** BEGIN Material **
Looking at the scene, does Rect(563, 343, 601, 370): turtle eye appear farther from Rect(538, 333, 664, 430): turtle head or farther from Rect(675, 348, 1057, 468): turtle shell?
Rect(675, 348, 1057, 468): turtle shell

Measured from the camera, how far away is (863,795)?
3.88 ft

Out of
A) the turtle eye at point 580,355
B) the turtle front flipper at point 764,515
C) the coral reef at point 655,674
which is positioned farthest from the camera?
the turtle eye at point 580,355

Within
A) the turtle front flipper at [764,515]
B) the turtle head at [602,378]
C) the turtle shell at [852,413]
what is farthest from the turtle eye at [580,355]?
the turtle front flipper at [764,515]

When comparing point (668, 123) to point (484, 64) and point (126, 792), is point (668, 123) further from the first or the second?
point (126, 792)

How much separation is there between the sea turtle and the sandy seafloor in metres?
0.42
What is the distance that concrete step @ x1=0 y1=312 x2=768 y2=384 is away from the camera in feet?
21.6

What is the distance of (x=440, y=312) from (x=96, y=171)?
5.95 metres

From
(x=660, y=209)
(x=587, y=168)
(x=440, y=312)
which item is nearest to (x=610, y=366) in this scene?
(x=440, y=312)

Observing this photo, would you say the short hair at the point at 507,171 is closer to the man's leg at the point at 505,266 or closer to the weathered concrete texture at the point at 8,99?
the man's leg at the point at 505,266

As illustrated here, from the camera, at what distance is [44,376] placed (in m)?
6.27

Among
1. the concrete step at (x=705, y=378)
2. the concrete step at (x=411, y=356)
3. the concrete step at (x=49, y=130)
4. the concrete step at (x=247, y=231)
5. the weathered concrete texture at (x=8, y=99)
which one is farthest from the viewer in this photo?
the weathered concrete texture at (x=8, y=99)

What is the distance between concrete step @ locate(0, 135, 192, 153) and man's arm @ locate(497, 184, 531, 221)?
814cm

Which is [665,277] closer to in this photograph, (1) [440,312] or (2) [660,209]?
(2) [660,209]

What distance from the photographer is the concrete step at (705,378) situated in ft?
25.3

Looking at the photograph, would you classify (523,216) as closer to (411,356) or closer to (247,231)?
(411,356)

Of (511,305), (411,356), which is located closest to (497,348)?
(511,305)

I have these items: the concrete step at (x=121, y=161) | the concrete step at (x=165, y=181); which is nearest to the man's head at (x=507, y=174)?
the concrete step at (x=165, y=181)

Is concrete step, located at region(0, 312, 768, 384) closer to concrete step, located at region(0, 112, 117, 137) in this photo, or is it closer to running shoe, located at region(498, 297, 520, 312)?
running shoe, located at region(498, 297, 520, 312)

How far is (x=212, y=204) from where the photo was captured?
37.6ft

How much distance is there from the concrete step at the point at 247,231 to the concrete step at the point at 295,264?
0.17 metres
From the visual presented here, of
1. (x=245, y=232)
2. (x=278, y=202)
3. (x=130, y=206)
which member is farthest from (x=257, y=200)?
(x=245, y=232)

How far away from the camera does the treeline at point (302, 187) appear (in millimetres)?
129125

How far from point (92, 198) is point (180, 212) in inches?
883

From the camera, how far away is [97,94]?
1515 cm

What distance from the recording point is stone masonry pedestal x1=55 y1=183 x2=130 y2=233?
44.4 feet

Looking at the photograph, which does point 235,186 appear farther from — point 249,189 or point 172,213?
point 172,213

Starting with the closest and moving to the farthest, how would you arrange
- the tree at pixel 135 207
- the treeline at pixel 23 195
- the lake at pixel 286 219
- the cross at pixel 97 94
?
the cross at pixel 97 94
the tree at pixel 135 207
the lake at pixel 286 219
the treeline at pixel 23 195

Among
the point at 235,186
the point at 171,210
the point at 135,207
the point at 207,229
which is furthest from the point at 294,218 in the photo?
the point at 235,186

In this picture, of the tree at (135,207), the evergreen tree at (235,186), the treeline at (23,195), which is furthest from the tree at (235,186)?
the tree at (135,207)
** END Material **
> [Written problem]: Can you copy every one of the records above word for word, with no changes?

> [Solution for this task]:
Looking at the scene, does Rect(563, 343, 601, 370): turtle eye appear farther from Rect(538, 333, 664, 430): turtle head or farther from Rect(675, 348, 1057, 468): turtle shell?
Rect(675, 348, 1057, 468): turtle shell

Measured from the camera, how far away is (863,795)?
3.88 ft

Out of
A) the turtle eye at point 580,355
B) the turtle front flipper at point 764,515
C) the coral reef at point 655,674
which is positioned farthest from the camera?
the turtle eye at point 580,355

Within
A) the turtle front flipper at [764,515]
B) the turtle head at [602,378]
C) the turtle shell at [852,413]
what is farthest from the turtle eye at [580,355]?
the turtle front flipper at [764,515]

When comparing point (668, 123) to point (484, 64) and point (126, 792), is point (668, 123) further from the first or the second?
point (126, 792)

How much separation is there between the sea turtle and the sandy seafloor in metres?
0.42
What is the distance that concrete step @ x1=0 y1=312 x2=768 y2=384 is away from the camera in feet?
21.6

What is the distance of (x=440, y=312) from (x=96, y=171)?
5.95 metres

From
(x=660, y=209)
(x=587, y=168)
(x=440, y=312)
which item is nearest to (x=610, y=366) in this scene?
(x=440, y=312)

Observing this photo, would you say the short hair at the point at 507,171 is closer to the man's leg at the point at 505,266 or closer to the weathered concrete texture at the point at 8,99?
the man's leg at the point at 505,266

As illustrated here, from the camera, at what distance is [44,376] placed (in m)?
6.27

Among
1. the concrete step at (x=705, y=378)
2. the concrete step at (x=411, y=356)
3. the concrete step at (x=49, y=130)
4. the concrete step at (x=247, y=231)
5. the weathered concrete texture at (x=8, y=99)
which one is farthest from the viewer in this photo?
the weathered concrete texture at (x=8, y=99)

What is the distance between concrete step @ locate(0, 135, 192, 153) and man's arm @ locate(497, 184, 531, 221)?
814cm

Which is [665,277] closer to in this photograph, (1) [440,312] or (2) [660,209]?
(2) [660,209]

What distance from the photographer is the concrete step at (705,378) situated in ft?
25.3

Looking at the photograph, would you classify (523,216) as closer to (411,356) or closer to (247,231)?
(411,356)

Of (511,305), (411,356), which is located closest to (497,348)?
(511,305)

I have these items: the concrete step at (x=121, y=161) | the concrete step at (x=165, y=181); which is nearest to the man's head at (x=507, y=174)?
the concrete step at (x=165, y=181)

Is concrete step, located at region(0, 312, 768, 384) closer to concrete step, located at region(0, 112, 117, 137) in this photo, or is it closer to running shoe, located at region(498, 297, 520, 312)?
running shoe, located at region(498, 297, 520, 312)

How far is (x=212, y=204) from where the photo was captured?
37.6ft

How much distance is there from the concrete step at the point at 247,231 to the concrete step at the point at 295,264?
0.17 metres
From the visual presented here, of
1. (x=245, y=232)
2. (x=278, y=202)
3. (x=130, y=206)
which member is farthest from (x=257, y=200)?
(x=245, y=232)

How far away from the camera does the treeline at point (302, 187) appear (in millimetres)?
129125

How far from point (92, 198) is point (180, 212) in inches?
883

From the camera, how far away is [97,94]?
1515 cm

What distance from the recording point is stone masonry pedestal x1=55 y1=183 x2=130 y2=233?
44.4 feet

Looking at the photograph, which does point 235,186 appear farther from — point 249,189 or point 172,213?
point 172,213

Starting with the closest and moving to the farthest, how would you arrange
- the tree at pixel 135 207
- the treeline at pixel 23 195
- the lake at pixel 286 219
- the cross at pixel 97 94
?
the cross at pixel 97 94
the tree at pixel 135 207
the lake at pixel 286 219
the treeline at pixel 23 195

Among
the point at 235,186
the point at 171,210
the point at 135,207
the point at 207,229
which is furthest from the point at 294,218 in the photo?
the point at 235,186

In this picture, of the tree at (135,207), the evergreen tree at (235,186), the treeline at (23,195), which is furthest from the tree at (235,186)?
the tree at (135,207)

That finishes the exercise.